REPUBLIKA.CO.ID, MATARAM -- Ombudsman RI Perwakilan Nusa Tenggara Barat menyatakan praktik pungutan liar (pungli) yang dilakukan pihak sekolah terhadap orang tua siswa masih terus terjadi menjelang pelaksanaan ujian di sekolah dasar, serta ujian nasional tingkat SMP dan SMA.

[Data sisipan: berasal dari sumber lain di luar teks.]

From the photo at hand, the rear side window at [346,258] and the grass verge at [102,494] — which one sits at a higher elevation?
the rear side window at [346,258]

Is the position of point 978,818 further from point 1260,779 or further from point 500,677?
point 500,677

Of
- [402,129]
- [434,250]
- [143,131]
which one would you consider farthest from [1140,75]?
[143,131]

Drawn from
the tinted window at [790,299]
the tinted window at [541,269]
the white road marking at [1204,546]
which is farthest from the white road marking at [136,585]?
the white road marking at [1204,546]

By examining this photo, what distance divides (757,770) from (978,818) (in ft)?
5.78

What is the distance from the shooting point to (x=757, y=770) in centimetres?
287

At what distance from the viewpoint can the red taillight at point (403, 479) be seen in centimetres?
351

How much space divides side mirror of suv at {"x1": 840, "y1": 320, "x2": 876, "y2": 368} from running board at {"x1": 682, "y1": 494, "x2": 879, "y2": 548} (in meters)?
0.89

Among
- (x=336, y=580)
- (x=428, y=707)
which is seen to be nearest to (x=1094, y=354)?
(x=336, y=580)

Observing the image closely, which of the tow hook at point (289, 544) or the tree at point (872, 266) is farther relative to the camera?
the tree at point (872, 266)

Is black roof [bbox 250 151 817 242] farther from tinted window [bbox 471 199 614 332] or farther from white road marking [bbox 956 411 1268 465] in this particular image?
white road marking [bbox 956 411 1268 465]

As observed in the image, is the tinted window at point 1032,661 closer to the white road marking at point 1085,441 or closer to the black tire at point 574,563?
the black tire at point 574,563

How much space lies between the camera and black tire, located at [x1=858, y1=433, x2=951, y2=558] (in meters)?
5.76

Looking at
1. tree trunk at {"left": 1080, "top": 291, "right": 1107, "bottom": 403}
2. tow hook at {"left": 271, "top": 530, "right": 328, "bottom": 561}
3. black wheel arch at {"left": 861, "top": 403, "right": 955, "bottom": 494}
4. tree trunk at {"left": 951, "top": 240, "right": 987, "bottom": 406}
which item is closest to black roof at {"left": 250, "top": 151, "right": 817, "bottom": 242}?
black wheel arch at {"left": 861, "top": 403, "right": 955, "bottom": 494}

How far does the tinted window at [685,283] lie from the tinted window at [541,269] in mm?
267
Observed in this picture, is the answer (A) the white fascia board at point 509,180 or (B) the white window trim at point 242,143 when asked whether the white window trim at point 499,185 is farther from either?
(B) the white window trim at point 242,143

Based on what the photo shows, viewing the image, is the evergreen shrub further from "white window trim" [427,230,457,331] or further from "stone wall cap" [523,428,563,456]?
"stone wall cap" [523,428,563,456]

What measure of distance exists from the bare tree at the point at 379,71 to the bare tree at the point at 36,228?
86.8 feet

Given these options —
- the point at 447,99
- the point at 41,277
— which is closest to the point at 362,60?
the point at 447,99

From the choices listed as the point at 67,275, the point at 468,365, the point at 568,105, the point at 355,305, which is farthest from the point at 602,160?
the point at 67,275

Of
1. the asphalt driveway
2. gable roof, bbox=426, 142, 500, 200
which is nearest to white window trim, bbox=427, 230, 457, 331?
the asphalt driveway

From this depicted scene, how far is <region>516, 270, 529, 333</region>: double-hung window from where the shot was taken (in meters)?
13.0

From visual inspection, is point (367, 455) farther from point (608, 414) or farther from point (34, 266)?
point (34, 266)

"Padahal berbagai regulasi yang mengatur tentang pelaksanaan sektor pendidikan pada tingkat sekolah dasar dan sekolah menengah, mulai dari UU No. 20/2003 tetang Sistem Pendidikan Nasional terutama pasal 34 melarang tegas setiap bentuk pungutan di sekolah, terutama sekolah dasar dan sekolah menengah pertama," kata Kepala Ombudsman Perwakilan Nusa Tenggara Barat (NTB) Adhar Hakim, di Mataram, Kamis.

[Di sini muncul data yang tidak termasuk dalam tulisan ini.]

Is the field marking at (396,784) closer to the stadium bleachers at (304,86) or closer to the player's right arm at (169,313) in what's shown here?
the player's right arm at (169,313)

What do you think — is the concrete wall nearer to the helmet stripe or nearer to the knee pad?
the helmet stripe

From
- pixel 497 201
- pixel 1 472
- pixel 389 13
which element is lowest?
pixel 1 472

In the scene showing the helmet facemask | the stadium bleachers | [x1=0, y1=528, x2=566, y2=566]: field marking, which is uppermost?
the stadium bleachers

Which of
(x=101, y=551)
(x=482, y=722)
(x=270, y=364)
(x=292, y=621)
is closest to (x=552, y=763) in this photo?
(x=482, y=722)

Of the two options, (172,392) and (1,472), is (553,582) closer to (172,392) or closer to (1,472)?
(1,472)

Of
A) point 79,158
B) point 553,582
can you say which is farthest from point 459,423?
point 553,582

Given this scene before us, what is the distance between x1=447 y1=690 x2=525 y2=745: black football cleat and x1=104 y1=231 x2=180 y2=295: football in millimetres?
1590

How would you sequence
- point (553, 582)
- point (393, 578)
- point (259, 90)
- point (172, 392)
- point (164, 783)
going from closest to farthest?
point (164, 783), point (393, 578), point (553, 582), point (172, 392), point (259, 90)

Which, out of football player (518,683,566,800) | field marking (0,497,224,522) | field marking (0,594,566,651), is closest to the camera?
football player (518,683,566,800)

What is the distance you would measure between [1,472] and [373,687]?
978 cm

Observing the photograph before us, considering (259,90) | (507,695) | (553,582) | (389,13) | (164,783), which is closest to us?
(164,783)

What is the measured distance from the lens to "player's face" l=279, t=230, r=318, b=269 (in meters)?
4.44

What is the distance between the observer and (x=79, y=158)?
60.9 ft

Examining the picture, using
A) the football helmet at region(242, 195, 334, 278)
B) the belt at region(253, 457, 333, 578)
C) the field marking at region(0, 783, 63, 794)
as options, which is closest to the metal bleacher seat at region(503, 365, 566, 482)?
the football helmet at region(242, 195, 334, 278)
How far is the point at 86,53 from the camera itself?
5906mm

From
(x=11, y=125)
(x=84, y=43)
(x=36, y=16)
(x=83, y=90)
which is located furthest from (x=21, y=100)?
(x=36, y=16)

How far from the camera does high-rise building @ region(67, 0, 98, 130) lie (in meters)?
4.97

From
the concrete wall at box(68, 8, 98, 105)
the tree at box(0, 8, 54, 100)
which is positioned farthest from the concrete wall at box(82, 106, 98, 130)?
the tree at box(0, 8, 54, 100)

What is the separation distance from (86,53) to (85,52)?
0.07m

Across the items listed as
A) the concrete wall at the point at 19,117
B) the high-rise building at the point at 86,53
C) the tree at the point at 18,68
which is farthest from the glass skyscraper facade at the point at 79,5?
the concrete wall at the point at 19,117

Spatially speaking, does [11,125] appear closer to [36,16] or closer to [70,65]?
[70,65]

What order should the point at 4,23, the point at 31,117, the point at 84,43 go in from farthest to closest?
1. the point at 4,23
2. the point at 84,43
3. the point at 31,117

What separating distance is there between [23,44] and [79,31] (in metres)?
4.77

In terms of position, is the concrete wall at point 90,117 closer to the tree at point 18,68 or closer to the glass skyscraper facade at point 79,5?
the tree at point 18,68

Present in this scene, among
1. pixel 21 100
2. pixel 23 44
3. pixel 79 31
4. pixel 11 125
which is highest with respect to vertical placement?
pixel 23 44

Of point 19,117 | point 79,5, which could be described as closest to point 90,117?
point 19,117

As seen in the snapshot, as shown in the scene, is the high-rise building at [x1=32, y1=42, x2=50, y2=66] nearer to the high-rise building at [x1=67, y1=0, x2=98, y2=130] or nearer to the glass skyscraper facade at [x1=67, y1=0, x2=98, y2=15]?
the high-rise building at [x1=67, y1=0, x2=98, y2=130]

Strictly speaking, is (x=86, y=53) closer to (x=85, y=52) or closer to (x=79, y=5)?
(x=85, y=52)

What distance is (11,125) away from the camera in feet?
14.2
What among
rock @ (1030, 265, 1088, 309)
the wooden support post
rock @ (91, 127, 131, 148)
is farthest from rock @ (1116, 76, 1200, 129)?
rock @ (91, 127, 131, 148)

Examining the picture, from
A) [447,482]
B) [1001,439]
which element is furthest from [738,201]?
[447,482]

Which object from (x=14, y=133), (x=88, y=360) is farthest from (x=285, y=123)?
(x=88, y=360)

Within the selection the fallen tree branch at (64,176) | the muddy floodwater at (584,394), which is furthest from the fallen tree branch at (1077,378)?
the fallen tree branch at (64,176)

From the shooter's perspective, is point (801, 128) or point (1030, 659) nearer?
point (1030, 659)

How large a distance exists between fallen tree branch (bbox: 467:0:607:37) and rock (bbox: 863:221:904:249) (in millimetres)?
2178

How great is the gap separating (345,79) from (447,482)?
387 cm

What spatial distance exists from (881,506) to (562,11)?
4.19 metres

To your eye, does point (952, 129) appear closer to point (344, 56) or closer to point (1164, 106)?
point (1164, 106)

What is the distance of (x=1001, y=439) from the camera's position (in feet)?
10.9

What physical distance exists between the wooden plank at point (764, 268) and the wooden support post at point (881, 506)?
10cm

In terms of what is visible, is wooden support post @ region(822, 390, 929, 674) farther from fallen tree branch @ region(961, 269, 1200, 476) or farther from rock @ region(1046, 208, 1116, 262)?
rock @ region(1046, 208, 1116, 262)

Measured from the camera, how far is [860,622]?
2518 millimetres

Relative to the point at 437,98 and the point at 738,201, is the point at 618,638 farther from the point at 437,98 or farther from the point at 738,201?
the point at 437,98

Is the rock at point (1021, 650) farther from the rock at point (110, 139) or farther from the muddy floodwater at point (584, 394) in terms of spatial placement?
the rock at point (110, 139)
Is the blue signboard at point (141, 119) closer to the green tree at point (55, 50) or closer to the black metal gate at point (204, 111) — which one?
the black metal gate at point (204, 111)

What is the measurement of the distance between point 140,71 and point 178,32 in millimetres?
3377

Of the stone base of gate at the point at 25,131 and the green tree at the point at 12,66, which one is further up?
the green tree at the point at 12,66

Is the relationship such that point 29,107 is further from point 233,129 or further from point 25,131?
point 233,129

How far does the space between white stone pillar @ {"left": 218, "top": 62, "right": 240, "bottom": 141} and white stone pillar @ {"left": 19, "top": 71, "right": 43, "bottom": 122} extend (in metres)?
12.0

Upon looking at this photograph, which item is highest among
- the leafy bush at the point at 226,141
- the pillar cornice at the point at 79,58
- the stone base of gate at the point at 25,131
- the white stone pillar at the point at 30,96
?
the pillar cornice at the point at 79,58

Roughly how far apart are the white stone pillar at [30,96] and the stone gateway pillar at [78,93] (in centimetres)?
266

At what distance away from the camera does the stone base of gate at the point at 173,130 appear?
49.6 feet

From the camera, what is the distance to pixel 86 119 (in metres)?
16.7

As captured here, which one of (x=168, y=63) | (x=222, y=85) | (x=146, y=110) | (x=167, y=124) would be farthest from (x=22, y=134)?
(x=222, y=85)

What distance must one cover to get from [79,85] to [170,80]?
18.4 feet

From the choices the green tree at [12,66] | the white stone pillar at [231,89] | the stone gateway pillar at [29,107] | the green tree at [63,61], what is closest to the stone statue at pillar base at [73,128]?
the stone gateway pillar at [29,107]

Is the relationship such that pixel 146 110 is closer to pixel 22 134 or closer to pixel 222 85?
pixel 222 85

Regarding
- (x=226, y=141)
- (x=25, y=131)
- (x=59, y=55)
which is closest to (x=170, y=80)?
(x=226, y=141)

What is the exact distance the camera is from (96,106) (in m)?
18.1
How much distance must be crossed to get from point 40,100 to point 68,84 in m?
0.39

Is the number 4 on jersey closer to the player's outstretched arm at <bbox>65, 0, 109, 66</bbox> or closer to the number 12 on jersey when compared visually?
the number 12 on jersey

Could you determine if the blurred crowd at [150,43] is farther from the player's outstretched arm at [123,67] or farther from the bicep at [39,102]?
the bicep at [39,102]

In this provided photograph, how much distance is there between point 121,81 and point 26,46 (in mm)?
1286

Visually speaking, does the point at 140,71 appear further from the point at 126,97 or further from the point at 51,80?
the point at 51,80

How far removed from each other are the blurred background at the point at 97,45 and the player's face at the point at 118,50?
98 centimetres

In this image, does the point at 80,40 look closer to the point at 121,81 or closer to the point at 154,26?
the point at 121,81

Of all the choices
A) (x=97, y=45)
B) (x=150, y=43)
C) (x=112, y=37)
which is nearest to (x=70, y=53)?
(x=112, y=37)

Larangan tersebut dipertegas lagi oleh PP No. 32/2013 tentang Standar Nasional Pendidikan sebagai perubahan dari PP No. 19/2005. Larangan untuk melakukan pungutan terhadap sekolah yang dikelola pemerintah termasuk pemerintah daerah juga dikeluarkan oleh Menteri Pendidikan dan Kebudayaan melalui Permendikbud No. 60/2011 tentang Larangan Pungutan Biaya Pendidikan Pada Sekolah Dasar dan Sekolah Menengah Pertama.
"Sumbangan memang diperbolehkan pada sekolah yang dikelola masyarakat atau sekolah swasta. Pada sekolah yang dikelola pemerintah termasuk pemerintah daerah, konteks sumbangan harus dibaca secara hati-hati, hal ini mengacu pada Permendikbud No. 42/2012 tentang Pungutan dan Sumbangan Biaya Pendidikan pada Satuan Pendidikan," katanya.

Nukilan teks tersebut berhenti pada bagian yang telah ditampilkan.